* **Supplied text**:
>> Start
[GGP] The US’ hidden methane problem
Across the US, a major, uncontrolled leak of a potent greenhouse gas is going unregulated and largely unnoticed.
Climate Home News analysis of government data has identified roughly 300 active and 200 abandoned coal mines, which are the source of almost one-tenth of US methane pollution.
Methane has 34 times the long-term warming effect of carbon dioxide and accounts for 10% of US greenhouse gas emissions. Its emissions from the oil and gas industry and the efforts of the Trump administration to roll back regulations on them have been widely publicised.
Meanwhile, US coal mines released 60.5 MMTCO2e of methane in 2016, with roughly the same warming impact as 13 million cars. Efforts to control the problem are being hampered despite those with the technical expertise claiming a whole industry could be built on capturing these emissions and turning them into electricity.
Data collected by the Mine Safety and Health Administration (MSHA), shows Warrior Met Coal Mining’s No 7 Mine in Alabama emits the most methane of any mine in the US.
“The coal seams Warrior Met Coal mine contain high levels of methane gas. Much of the gas is captured prior to, during and after active mining operations and distributed into commercial pipelines,” Warrior spokesperson Bill Stanhouse said in an emailed statement. Even with these efforts, the mine emits at least 262,700m3 of methane into the atmosphere per day.
The remainder of the top five methane-emitting coal mines, according to MSHA’s data, are:
• Alliance Resource Partners’ recently closed Pattiki mine in Illinois – more than 113,300m3 per day
• ERP Compliant Fuels’ Pinnacle Mine in West Virginia – more than 111,700m3 per day
• Sunrise Coal’s Oaktown Fuels Mine No 1 in Indiana – more than 86,600m3 per day
• Txoma Mining’s P8 North mine in Oklahoma – more than 81,900m3 per day
Besides Warrior, none of these companies replied to requests for comment.
The data shows many of the most gaseous abandoned mines are in Kentucky and West Virginia and belonged to large operators such as Alpha Natural Resources, which also did not respond to requests for comment, and Alliance Resource Partners. Sealing shafts and allowing abandoned mines to flood can significantly decrease methane emissions.
The owner of the third-highest emitting coal mine, ERP Compliant Fuels, is part of the Virginia Conservation Legacy Fund network, a nonprofit group that claims to be operating coal mines in order to reclaim them.
Even as US coal production has plummeted over the past decade, and the number of active mines halved, coal mine methane emissions fell at a much slower pace, EPA data published in April shows. This indicates mines are not being fully sealed as they shut down.
“I don’t think our federal government should be in the business of selling fossil fuels any more given how urgent the climate problem we’re facing is, but, at a minimum, they should be taking meaningful, realistic, reasonable steps to reduce the climate impacts of the projects they approve,” said Nathaniel Shoaff, a senior attorney with the Sierra Club.
The Trump Administration has attacked rules meant to mitigate methane emissions from other sectors, such as oil and gas wells on federal land, but there are very few coal-specific rules on the books for the federal government to dismantle.
>> End
* **Objective 1**:
Answer these questions using the coal mine methane article:
(a) Roughly how many active and how many abandoned coal mines did the Climate Home News analysis identify?
(b) Which mine emits the most methane of any mine in the US, according to the MSHA data?
(c) What nonprofit network is ERP Compliant Fuels part of?
* **Objective 2**: Please copy word for word the passage of the coal mine methane article that opens with the words containing "The data shows" and closes with "decrease methane emissions.".
The material that comes after this has no connection to the coal mine methane article.

* **Recorded information**:
>> Start
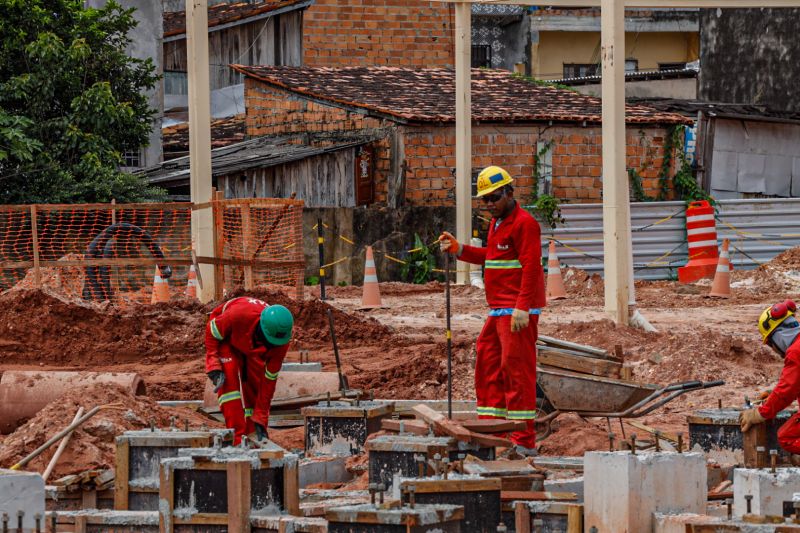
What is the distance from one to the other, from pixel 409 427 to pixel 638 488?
1.97m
>> End
* **Full solution 1**:
(a) Roughly 300 active and 200 abandoned coal mines.
(b) Warrior Met Coal Mining's No 7 Mine in Alabama.
(c) The Virginia Conservation Legacy Fund network.

* **Full solution 2**:
The data shows many of the most gaseous abandoned mines are in Kentucky and West Virginia and belonged to large operators such as Alpha Natural Resources, which also did not respond to requests for comment, and Alliance Resource Partners. Sealing shafts and allowing abandoned mines to flood can significantly decrease methane emissions.